Je vais compter les bicyclettes. Les cyclistes. J'occupe un point d'observation idéal, à l'intersection de deux boulevards très fréquentés. Depuis peu, le boulevard Montparnasse possède une double voie centrale pour les bus, voie que peuvent emprunter également, outre les taxis, les bicyclettes. Les taxis roulent donc à la même vitesse que les bus, car il est presque impossible de dépasser. Et les bicyclettes? Sans doute, il m'est arrivé, tandis que je me tenais à l'avant d'un bus, de le voir rouler, sur toute la longueur d'une rue étroite, derrière une bicyclette zigzagante, mais comment cela se passerait-il ici?
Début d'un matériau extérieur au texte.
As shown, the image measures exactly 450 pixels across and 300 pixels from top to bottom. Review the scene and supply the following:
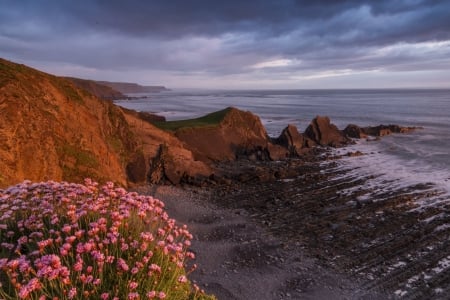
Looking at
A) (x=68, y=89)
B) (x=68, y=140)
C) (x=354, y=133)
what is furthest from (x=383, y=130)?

J'ai lu ce matin dans le journal que le maire de Paris, socialiste sans ambitions présidentielles manifestes, homosexuel dans un pays où les homosexuels ne peuvent pas vraiment se marier ni avoir d'enfants, inventeur d'une plage estivale le long de la Seine et d'une patinoire hivernale devant l'hôtel de ville et au premier étage de la tour Eiffel, a conçu cette fois un projet cycliste révolutionnaire que le journal présente sans le moindre commentaire.
Le maire a l'intention d'installer à proximité de chaque station de métro une collection de bicyclettes sans serrures. Celui qui sort du métro, prend une de ces bicyclettes, pédale jusqu'à sa destination et y laisse la bicyclette. Une heure plus tard, quelqu'un d'autre veut prendre le métro, il enfourche cette bicyclette abandonnée et pédale jusqu'à la station. Quel projet magnifique!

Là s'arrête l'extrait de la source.